Pr Jean-Marc Sabaté,

gastro-entérologue à l’hôpital Avicenne (Bobigny, 93).

Quels sont les probiotiques efficaces ?

Il est difficile de connaître l’efficacité d’une souche par rapport à une autre car il existe peu d’études de bonne qualité méthodologique. Les produits finis n’ont pas toujours été étudiés chez l’homme ou l’animal.
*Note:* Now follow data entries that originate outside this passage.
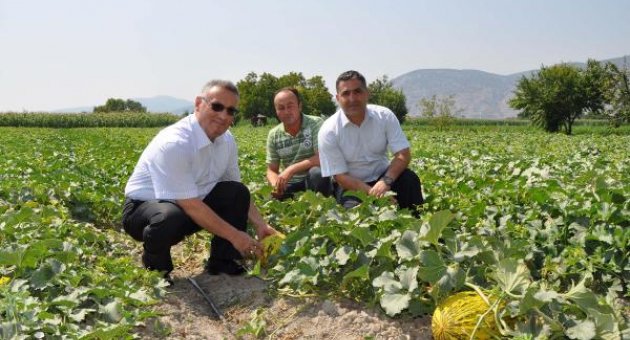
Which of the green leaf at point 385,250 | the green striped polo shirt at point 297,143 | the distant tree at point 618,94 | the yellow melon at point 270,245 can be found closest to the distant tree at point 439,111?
the distant tree at point 618,94

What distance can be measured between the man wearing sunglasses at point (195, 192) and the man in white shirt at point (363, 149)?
1.10 m

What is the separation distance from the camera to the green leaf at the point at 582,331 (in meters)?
2.50

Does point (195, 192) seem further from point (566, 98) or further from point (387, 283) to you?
point (566, 98)

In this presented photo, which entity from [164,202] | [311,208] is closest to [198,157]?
A: [164,202]

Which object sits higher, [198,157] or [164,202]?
[198,157]

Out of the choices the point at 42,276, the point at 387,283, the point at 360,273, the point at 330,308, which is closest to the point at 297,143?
the point at 330,308

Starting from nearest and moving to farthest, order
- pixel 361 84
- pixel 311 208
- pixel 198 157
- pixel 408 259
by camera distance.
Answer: pixel 408 259, pixel 198 157, pixel 311 208, pixel 361 84

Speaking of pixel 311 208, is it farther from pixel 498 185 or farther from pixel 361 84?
pixel 498 185

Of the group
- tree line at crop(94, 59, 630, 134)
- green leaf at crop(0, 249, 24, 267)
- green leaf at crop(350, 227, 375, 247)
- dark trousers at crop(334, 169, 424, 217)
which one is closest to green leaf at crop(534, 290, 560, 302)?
green leaf at crop(350, 227, 375, 247)

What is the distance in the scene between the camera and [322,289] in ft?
12.1

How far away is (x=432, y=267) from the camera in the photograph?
2.96m

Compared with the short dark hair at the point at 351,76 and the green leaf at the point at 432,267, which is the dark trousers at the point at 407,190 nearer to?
the short dark hair at the point at 351,76

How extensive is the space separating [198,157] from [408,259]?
1.78 meters

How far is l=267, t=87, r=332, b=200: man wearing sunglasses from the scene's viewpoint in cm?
577
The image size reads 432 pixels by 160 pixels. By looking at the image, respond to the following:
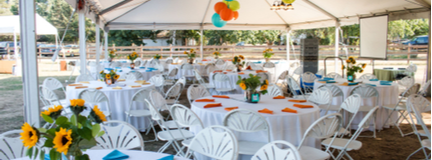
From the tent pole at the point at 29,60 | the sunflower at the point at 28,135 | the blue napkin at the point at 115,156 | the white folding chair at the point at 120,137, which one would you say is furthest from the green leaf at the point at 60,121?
the tent pole at the point at 29,60

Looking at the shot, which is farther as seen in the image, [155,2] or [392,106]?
[155,2]

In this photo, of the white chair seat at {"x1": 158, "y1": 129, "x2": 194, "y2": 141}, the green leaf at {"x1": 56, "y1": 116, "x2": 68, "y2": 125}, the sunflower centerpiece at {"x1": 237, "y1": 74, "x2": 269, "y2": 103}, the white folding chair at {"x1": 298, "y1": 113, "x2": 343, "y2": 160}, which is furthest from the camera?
the sunflower centerpiece at {"x1": 237, "y1": 74, "x2": 269, "y2": 103}

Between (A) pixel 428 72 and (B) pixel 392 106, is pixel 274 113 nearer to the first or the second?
(B) pixel 392 106

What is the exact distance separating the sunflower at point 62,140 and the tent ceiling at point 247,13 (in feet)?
20.8

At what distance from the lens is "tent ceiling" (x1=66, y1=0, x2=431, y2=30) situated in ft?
29.0

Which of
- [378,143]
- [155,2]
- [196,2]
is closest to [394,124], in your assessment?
[378,143]

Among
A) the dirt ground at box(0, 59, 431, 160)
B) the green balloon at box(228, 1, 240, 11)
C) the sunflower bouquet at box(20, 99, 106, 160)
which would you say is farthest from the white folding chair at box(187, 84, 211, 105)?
the green balloon at box(228, 1, 240, 11)

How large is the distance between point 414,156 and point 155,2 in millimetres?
8930

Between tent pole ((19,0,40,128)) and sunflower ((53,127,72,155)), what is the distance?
10.6ft

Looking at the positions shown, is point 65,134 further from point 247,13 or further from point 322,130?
point 247,13

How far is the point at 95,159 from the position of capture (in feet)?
6.41

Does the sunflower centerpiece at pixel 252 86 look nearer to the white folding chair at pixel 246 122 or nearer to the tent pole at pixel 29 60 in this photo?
the white folding chair at pixel 246 122

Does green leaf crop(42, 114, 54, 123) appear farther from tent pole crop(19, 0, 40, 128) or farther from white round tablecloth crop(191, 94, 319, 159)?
tent pole crop(19, 0, 40, 128)

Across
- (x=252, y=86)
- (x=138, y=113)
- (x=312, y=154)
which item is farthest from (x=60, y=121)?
(x=138, y=113)
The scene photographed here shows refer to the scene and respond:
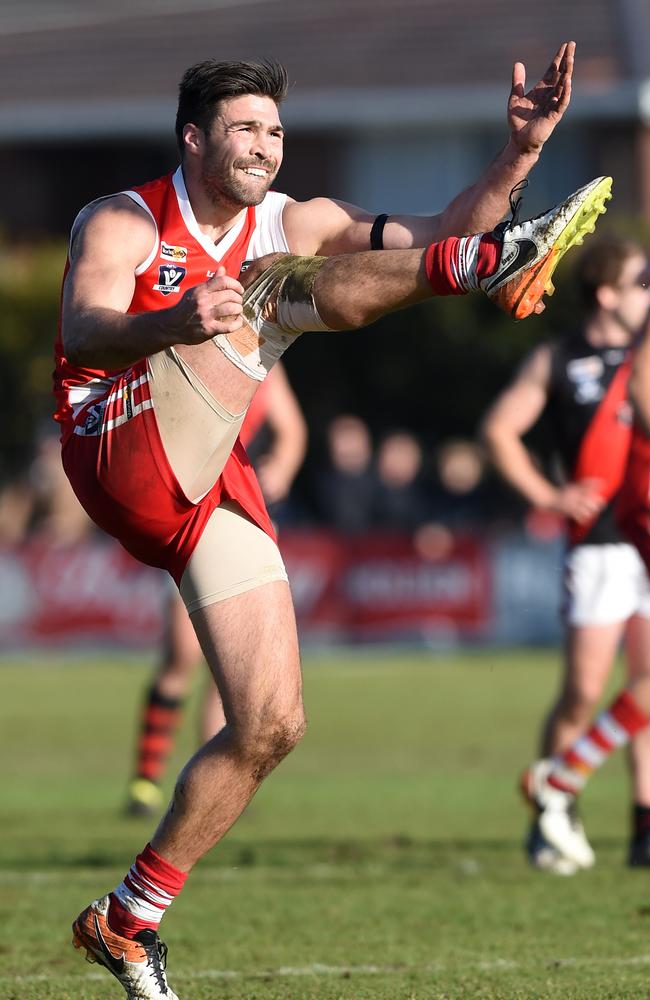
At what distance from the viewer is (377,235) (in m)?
5.35

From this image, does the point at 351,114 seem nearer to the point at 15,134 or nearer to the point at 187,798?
the point at 15,134

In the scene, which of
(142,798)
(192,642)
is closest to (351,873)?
(142,798)

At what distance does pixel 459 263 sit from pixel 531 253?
189 mm

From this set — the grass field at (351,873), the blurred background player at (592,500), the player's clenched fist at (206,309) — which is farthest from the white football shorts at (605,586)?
the player's clenched fist at (206,309)

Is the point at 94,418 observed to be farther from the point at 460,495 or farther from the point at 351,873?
the point at 460,495

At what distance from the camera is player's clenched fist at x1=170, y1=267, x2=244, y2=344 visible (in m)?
4.37

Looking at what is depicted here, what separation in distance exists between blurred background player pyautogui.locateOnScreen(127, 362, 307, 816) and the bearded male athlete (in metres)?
3.64

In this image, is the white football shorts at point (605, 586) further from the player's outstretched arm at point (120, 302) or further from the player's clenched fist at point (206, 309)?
the player's clenched fist at point (206, 309)

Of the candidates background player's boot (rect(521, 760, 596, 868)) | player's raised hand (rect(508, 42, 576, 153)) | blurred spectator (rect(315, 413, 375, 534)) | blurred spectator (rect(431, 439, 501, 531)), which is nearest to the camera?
player's raised hand (rect(508, 42, 576, 153))

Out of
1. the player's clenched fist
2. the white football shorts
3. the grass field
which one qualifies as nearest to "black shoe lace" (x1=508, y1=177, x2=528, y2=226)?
the player's clenched fist

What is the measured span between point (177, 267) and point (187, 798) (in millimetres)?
1500

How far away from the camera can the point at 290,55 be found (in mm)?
32062

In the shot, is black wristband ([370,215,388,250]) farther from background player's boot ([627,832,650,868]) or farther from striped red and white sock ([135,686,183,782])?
striped red and white sock ([135,686,183,782])

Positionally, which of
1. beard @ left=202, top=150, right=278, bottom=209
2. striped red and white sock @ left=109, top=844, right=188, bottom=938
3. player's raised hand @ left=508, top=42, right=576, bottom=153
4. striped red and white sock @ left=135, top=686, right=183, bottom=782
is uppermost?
player's raised hand @ left=508, top=42, right=576, bottom=153
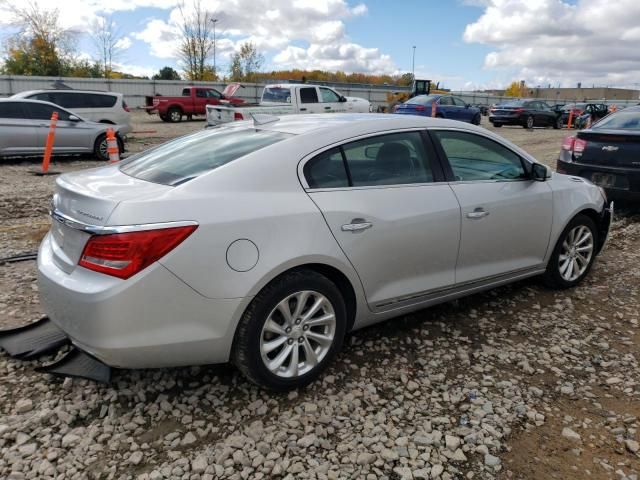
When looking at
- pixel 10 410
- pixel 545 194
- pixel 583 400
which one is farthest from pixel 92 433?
pixel 545 194

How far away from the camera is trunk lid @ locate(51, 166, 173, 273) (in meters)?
2.62

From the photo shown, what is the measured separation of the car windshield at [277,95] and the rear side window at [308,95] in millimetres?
421

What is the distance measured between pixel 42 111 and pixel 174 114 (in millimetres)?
13698

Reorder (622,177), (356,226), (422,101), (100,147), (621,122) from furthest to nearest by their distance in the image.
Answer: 1. (422,101)
2. (100,147)
3. (621,122)
4. (622,177)
5. (356,226)

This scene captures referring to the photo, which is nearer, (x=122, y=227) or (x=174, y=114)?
(x=122, y=227)

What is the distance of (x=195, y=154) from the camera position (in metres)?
3.32

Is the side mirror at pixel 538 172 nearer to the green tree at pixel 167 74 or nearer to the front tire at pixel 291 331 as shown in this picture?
the front tire at pixel 291 331

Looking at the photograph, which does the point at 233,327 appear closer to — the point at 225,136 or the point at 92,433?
the point at 92,433

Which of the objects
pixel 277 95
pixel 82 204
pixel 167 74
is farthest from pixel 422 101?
pixel 167 74

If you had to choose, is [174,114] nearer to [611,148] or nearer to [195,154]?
[611,148]

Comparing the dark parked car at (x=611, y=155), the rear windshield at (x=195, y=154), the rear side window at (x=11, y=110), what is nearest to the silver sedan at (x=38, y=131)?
the rear side window at (x=11, y=110)

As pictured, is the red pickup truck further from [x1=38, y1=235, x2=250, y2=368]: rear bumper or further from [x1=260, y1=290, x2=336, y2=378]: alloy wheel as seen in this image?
[x1=38, y1=235, x2=250, y2=368]: rear bumper

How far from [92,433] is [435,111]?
20.9 meters

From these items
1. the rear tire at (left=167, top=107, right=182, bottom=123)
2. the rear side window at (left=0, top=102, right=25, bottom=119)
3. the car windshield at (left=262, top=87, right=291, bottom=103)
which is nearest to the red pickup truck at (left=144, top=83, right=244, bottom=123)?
the rear tire at (left=167, top=107, right=182, bottom=123)
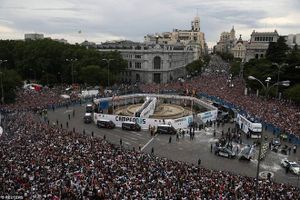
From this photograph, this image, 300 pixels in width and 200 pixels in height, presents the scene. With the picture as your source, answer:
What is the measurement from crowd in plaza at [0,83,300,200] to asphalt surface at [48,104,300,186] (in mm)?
4292

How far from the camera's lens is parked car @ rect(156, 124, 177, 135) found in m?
38.4

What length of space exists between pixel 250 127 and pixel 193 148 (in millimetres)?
7994

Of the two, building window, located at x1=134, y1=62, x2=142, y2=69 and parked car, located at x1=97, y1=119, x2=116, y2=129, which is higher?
building window, located at x1=134, y1=62, x2=142, y2=69

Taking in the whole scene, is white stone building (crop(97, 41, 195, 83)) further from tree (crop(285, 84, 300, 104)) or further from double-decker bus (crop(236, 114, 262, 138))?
double-decker bus (crop(236, 114, 262, 138))

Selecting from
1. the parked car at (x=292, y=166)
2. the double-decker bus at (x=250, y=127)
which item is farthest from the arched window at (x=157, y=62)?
the parked car at (x=292, y=166)

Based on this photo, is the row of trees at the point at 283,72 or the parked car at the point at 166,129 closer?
the parked car at the point at 166,129

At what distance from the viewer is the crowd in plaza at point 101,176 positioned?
19141 millimetres

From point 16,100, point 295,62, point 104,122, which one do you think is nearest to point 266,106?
point 295,62

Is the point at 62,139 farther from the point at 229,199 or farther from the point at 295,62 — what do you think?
the point at 295,62

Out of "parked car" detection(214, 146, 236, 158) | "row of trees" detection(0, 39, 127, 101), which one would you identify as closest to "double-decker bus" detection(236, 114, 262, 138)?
"parked car" detection(214, 146, 236, 158)

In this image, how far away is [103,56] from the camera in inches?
3258

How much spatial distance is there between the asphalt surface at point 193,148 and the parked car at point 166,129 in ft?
3.12

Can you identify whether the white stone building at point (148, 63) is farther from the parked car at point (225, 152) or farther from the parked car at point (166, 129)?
the parked car at point (225, 152)

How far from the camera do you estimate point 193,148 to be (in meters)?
33.3
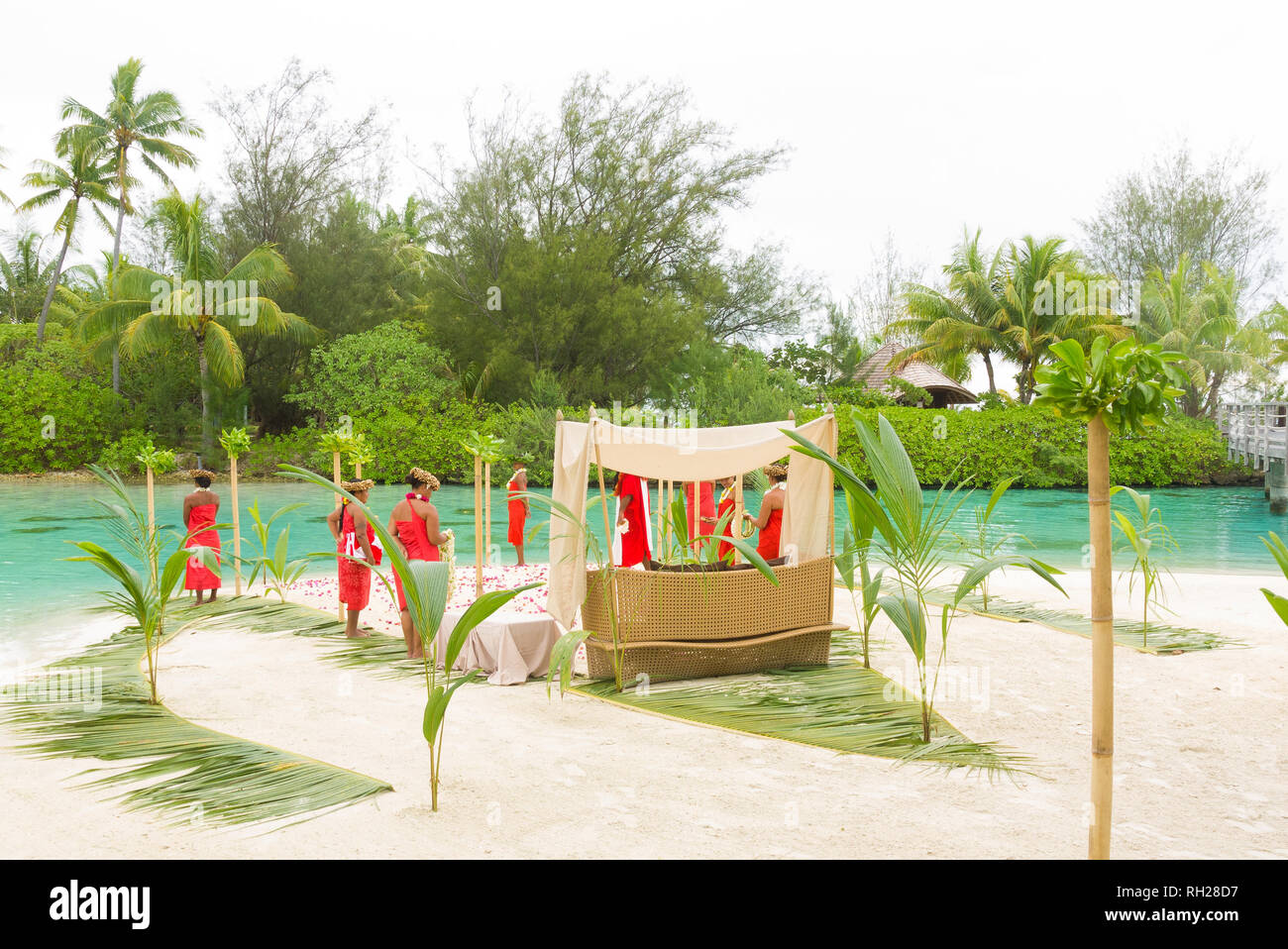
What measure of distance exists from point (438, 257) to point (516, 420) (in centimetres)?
763

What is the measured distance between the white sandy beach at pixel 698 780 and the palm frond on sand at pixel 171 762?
14 centimetres

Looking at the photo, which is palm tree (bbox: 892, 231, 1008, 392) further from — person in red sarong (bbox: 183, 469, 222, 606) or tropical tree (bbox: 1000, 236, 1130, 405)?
person in red sarong (bbox: 183, 469, 222, 606)

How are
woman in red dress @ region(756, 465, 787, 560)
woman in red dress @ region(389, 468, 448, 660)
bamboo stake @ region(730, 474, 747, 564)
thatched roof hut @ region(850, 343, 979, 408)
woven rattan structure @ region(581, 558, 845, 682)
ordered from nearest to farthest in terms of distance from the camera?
woven rattan structure @ region(581, 558, 845, 682)
woman in red dress @ region(389, 468, 448, 660)
bamboo stake @ region(730, 474, 747, 564)
woman in red dress @ region(756, 465, 787, 560)
thatched roof hut @ region(850, 343, 979, 408)

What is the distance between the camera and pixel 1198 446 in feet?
91.9

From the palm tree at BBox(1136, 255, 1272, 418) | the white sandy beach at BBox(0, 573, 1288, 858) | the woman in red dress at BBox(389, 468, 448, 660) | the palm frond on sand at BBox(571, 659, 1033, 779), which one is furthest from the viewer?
the palm tree at BBox(1136, 255, 1272, 418)

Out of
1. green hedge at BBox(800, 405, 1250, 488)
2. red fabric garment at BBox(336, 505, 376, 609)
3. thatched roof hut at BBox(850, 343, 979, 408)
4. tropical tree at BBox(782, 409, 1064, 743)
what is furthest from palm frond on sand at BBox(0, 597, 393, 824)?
thatched roof hut at BBox(850, 343, 979, 408)

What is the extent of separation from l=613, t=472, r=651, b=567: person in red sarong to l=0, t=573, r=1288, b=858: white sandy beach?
2065 mm

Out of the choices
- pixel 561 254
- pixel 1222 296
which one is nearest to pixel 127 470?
pixel 561 254

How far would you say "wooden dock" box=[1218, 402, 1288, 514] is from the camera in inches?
889

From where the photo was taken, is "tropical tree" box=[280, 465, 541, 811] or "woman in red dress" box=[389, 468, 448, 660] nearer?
"tropical tree" box=[280, 465, 541, 811]

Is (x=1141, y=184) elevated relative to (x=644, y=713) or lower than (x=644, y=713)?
elevated

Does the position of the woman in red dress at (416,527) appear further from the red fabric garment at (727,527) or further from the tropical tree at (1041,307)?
the tropical tree at (1041,307)

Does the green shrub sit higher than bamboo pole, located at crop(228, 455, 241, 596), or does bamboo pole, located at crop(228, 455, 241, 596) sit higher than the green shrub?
the green shrub
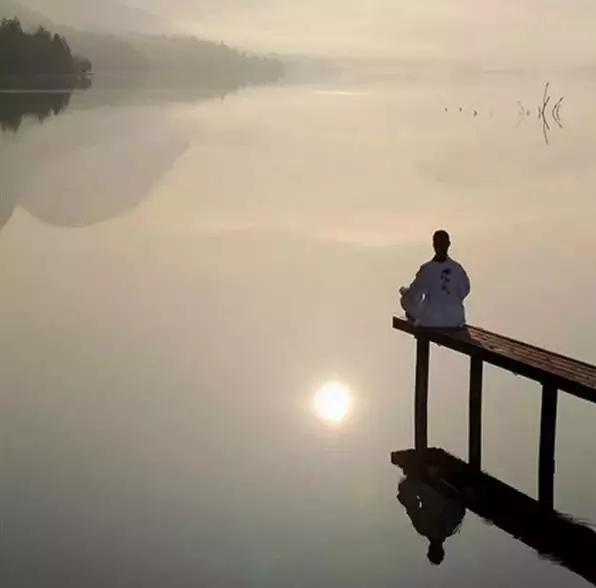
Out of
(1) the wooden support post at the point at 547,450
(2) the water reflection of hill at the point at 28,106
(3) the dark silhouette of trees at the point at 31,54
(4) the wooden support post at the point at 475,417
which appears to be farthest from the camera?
(3) the dark silhouette of trees at the point at 31,54

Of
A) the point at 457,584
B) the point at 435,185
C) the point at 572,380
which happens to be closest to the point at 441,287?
the point at 572,380

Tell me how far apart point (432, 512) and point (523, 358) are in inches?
35.2

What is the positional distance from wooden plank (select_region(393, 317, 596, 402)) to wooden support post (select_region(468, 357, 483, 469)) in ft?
0.46

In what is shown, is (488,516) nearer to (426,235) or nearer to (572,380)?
(572,380)

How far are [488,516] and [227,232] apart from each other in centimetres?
868

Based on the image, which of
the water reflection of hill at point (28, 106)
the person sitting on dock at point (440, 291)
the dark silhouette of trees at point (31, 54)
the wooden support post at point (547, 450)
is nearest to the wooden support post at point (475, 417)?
the person sitting on dock at point (440, 291)

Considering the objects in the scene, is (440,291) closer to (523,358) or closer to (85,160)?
(523,358)

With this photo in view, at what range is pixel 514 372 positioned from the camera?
602cm

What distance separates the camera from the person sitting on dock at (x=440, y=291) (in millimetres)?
6629

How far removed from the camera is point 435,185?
1833 cm

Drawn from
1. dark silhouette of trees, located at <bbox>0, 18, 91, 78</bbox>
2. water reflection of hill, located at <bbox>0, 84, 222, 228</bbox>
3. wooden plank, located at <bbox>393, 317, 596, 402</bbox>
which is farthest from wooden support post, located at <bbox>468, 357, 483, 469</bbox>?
dark silhouette of trees, located at <bbox>0, 18, 91, 78</bbox>

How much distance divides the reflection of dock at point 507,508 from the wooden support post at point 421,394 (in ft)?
0.39

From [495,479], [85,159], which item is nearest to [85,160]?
[85,159]

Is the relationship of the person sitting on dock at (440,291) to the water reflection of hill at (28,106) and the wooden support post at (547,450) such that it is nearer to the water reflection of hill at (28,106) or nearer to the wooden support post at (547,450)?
the wooden support post at (547,450)
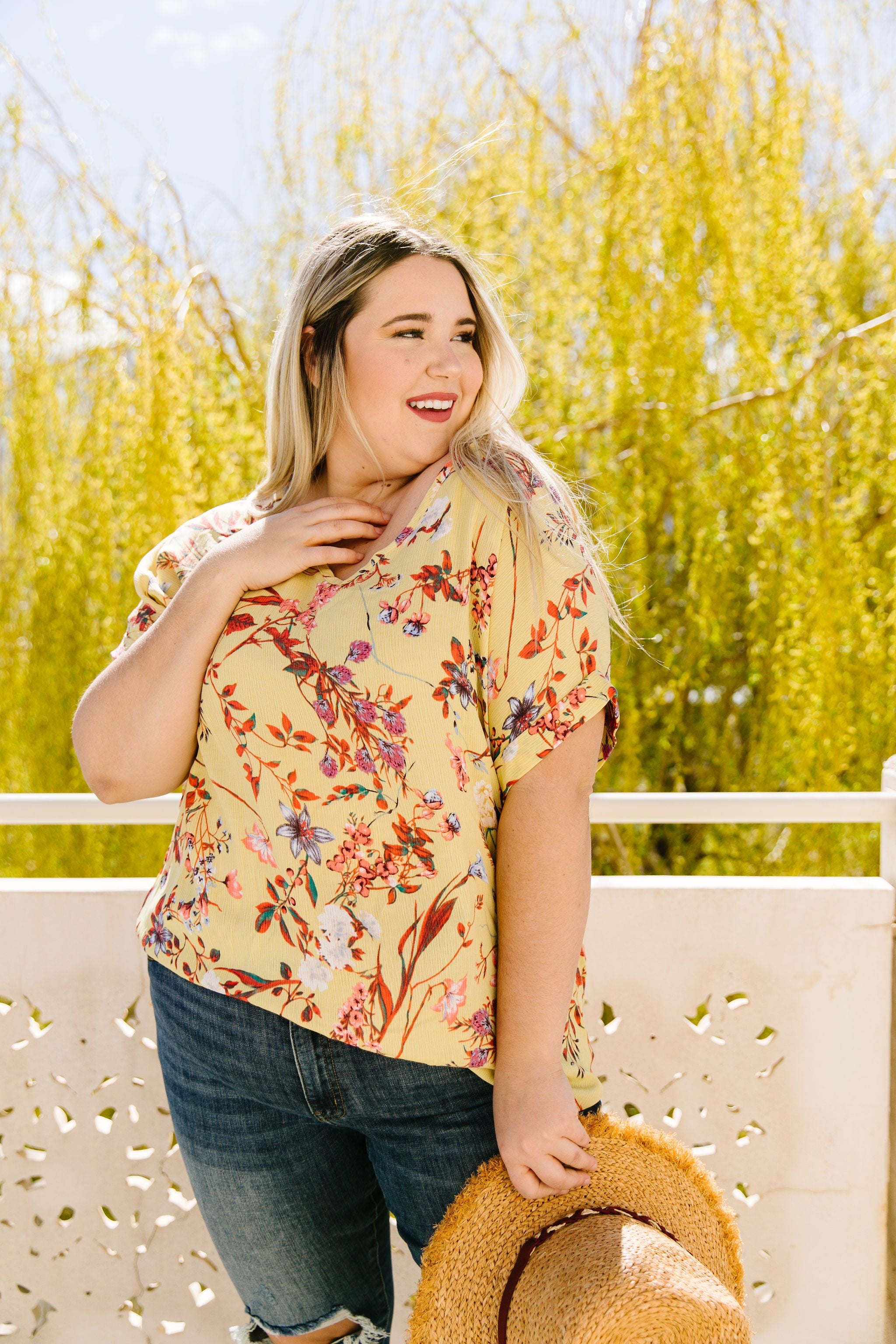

De plus, on ne peut pas extrapoler les résultats d’une souche à l’autre. On sait même que si l’une peut être bénéfique, elle ne l’est plus forcément, associée à d’autres, dans une même formule. Et les concentrations les plus fortes ne sont pas toujours les plus efficaces ! Enfin, l’efficacité est souvent jugée sur des critères globaux ou isolés, douleur abdominale par exemple, mais le profil des patients, à tendance diarrhéique ou constipé, est peu pris en compte… Malgré tout, certaines souches ont fait l’objet d’études randomisées versus placebo, c’est le cas de Bifidobacterium infantis 35624 et de certaines souches de Bifidobacterium animalis.

Comment les conseiller en pratique ?

Un complément alimentaire peut être efficace chez un patient et pas du tout chez un autre, donc il peut être nécessaire d’en essayer plusieurs. La cure est d’un mois minimum. En l’absence d’amélioration, orienter vers une autre formule. Si les symptômes s’améliorent, poursuivre trois à quatre mois, voire plus car, en général, dès qu’on arrête, le bénéfice observé disparaît. On manque de données sur leurs effets indésirables possibles au long cours mais ils semblent bien tolérés. Par prudence, les déconseiller chez les immunodéprimés.

En savoir +

→ Livre

Intestin irritable, les raisons de la colère, Pr Jean-Marc Sabaté, Ed. Larousse, 2016.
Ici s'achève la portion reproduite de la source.